Detection of IGA anti-OKT3 antibodies in OKT3-treated transplant recipients.

Abstract

Murine OKT3 monoclonal antibodies function as an immunosuppressant drug for organ transplant recipients. A contraindication to retreatment may develop, however, because a high proportion of OKT3-treated patients form anti-OKT3 antibodies. Previous data have shown that only antiidiotypic IgG antibodies can negate the beneficial effect of the drug. Eighty-two OKT3-treated transplanted patients were tested by ELISA for IgG, IgK and IgA anti-OKT3 antibodies and compared with 200 controls. The anti-OKT3 antibody-positive sera were screened additionally by flow cytometry for the presence of antiidiotypic activity by measuring Ortho OKT3-FITC activity on a CD3-positive cell line, Jurkat, before and after incubation with serial dilutions of patient and control sera. Forty-four of 82 patients developed antibodies to OKT3, 20 manifested IgG, 20 produced both IgG and IgA, and 4 IgA only. We never detected IgM anti-OKT3. Of the 44 anti-OKT3-positive patient sera, 25 showed antiidiotypic specificity.
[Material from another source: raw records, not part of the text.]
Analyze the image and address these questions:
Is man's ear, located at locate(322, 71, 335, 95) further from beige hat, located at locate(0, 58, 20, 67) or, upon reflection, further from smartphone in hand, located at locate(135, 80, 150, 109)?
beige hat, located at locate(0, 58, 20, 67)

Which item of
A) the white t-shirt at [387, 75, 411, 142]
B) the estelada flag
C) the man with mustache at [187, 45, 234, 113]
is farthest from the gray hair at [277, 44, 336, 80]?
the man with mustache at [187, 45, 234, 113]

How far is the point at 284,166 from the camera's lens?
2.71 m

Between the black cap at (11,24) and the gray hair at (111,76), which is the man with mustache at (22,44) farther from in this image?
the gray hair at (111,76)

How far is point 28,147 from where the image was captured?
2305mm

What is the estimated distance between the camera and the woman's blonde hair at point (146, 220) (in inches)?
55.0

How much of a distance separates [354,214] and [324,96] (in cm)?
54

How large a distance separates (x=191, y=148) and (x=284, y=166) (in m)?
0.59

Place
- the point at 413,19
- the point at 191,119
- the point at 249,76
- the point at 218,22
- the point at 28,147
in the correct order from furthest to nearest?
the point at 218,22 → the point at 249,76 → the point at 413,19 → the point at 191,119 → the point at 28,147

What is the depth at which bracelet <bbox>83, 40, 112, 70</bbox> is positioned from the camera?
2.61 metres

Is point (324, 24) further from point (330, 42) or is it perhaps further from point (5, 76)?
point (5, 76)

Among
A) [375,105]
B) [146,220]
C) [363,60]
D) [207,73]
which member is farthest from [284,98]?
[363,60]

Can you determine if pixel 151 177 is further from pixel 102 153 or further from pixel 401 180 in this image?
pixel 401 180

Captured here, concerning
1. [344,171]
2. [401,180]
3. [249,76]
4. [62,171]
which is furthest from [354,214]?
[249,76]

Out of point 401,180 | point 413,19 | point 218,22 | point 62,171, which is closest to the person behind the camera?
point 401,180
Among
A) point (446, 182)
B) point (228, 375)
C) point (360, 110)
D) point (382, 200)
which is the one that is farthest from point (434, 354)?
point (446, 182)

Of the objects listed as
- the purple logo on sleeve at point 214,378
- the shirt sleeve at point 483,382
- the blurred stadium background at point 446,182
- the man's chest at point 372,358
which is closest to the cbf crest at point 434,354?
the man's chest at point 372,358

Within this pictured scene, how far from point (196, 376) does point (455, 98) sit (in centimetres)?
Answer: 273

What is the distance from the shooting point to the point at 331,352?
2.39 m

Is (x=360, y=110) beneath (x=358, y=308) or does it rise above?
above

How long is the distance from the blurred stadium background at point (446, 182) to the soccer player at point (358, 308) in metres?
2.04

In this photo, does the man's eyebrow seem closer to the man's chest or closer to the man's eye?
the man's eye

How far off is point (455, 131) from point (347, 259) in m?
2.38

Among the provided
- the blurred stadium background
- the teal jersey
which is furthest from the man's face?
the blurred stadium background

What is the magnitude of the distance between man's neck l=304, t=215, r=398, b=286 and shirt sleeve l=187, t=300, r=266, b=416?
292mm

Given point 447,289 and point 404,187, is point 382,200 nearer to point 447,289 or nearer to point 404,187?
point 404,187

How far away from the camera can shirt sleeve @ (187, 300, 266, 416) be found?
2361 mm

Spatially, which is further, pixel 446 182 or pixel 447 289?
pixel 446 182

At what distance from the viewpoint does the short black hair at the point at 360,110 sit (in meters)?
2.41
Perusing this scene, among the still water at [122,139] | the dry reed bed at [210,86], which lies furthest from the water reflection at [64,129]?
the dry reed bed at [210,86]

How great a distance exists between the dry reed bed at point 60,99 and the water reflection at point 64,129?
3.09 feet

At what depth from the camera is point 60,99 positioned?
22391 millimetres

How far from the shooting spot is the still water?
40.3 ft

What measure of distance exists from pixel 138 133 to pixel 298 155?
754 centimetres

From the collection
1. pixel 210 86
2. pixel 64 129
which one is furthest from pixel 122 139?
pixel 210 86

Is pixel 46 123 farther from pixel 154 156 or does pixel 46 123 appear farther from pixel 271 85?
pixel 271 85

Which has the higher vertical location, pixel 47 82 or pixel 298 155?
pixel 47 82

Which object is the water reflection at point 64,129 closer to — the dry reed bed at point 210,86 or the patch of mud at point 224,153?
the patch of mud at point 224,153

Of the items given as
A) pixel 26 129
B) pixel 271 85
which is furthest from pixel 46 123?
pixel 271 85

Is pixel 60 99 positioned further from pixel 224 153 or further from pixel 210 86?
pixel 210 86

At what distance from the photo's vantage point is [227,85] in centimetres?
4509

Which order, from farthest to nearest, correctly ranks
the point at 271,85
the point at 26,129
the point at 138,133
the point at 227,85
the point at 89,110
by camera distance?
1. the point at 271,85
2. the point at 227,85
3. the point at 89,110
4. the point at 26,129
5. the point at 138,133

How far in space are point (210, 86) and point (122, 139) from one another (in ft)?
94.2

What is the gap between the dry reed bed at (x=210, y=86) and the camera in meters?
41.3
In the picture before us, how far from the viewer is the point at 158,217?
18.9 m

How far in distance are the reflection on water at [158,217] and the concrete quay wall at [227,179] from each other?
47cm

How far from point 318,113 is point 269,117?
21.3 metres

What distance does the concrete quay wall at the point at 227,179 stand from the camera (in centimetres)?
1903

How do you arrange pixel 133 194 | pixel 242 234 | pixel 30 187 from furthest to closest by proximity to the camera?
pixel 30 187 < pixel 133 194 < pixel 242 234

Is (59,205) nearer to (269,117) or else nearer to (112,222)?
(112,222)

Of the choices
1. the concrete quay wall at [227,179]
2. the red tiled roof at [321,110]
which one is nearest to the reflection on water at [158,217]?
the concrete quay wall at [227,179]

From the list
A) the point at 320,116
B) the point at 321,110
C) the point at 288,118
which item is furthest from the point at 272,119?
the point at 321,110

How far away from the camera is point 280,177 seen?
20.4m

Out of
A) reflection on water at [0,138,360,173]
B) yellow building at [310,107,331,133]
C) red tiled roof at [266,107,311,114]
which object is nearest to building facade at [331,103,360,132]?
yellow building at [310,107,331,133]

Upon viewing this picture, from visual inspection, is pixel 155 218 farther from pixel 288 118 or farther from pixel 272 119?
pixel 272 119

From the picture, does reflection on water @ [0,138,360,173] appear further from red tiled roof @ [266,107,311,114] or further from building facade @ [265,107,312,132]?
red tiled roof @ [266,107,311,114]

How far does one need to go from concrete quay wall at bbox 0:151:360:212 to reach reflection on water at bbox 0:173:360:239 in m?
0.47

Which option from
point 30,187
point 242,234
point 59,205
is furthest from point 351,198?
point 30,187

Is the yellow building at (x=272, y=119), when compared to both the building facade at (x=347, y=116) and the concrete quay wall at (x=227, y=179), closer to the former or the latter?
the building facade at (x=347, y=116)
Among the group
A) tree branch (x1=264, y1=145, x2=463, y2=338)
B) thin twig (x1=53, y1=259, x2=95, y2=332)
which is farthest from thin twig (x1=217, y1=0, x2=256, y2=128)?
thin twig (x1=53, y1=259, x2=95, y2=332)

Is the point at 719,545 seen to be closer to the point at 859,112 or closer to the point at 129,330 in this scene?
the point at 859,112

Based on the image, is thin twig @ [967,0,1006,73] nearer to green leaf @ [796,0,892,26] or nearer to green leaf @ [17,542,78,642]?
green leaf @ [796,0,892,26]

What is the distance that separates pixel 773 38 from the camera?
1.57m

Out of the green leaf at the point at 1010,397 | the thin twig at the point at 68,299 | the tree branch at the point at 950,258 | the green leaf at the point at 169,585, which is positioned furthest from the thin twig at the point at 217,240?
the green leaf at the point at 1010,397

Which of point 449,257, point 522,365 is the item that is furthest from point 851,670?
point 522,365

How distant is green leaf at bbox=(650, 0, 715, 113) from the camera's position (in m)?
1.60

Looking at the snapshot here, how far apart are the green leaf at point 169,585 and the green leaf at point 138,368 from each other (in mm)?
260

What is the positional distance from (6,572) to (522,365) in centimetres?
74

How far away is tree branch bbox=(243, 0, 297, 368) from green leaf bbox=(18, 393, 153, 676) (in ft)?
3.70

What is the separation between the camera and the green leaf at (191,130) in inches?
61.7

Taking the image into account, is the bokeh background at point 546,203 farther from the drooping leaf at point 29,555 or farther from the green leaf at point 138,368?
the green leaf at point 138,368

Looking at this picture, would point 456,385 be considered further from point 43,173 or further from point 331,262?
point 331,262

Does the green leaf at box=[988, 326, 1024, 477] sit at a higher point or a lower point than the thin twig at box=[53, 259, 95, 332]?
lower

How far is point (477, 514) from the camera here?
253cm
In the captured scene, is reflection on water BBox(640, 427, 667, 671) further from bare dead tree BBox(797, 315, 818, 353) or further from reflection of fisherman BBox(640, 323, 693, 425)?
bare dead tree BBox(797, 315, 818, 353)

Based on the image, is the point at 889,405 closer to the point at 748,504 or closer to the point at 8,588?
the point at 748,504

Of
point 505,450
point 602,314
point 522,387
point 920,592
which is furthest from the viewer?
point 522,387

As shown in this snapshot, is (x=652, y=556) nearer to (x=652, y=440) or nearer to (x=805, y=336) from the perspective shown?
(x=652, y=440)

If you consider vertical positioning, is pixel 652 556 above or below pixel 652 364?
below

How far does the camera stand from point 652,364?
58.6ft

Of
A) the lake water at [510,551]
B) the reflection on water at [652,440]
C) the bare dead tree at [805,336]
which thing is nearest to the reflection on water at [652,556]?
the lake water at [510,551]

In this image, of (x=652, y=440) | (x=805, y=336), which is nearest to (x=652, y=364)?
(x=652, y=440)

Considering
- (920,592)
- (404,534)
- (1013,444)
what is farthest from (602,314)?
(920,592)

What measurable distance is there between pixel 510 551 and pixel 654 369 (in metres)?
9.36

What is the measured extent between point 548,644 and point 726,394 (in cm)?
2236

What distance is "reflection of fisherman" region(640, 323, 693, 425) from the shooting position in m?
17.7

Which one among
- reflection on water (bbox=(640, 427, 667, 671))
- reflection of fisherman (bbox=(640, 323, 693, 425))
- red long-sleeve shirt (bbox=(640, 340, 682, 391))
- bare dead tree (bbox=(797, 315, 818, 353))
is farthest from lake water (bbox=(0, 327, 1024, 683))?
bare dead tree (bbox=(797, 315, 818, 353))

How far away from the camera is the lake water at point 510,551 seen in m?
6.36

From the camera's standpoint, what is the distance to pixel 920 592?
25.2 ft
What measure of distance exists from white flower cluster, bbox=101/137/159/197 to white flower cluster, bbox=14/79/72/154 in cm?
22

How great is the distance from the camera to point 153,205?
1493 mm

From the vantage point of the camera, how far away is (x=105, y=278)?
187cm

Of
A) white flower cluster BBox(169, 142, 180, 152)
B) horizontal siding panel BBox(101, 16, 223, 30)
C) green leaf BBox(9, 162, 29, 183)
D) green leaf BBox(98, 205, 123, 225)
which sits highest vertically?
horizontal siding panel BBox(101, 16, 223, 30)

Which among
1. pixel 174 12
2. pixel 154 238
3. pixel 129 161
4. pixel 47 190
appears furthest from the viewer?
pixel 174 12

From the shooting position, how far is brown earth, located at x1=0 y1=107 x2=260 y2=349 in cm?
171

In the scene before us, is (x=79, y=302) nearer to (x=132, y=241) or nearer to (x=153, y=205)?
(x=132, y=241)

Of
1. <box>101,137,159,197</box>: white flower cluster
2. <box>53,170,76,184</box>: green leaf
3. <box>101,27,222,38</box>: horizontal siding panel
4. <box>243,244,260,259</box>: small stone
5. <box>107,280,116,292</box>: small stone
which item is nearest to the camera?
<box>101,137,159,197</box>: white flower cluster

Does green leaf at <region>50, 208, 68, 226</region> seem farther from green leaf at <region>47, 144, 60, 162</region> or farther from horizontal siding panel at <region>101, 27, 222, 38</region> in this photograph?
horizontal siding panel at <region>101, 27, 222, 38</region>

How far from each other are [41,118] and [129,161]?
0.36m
Two IgG/IgA anti-OKT3-positive patient sera were IgG-depleted by Protein G. Both continued to exhibit antiidiotypic IgA activity. IgA anti-OKT3 was associated with low serum OKT3 levels and lack of ability of OKT3 to lower total CD3 cell numbers to therapeutic levels. This is the first report of IgA anti-OKT3 antibody in transplant recipients. Isotype IgA anti-OKT3 was observed in 54% of the patients whose sera tested positive for anti-OM by ELISA. The IgG/ IgA anti-OKT3-positive patient sera tested continued to exhibit antiidiotypic OKT3 reactivity when depleted of IgG. We urge that OKT3-treated patients be monitored routinely for IgA anti-OKT3 antibodies to avoid the expense and potential complications of retreatment with this drug in sensitized patients.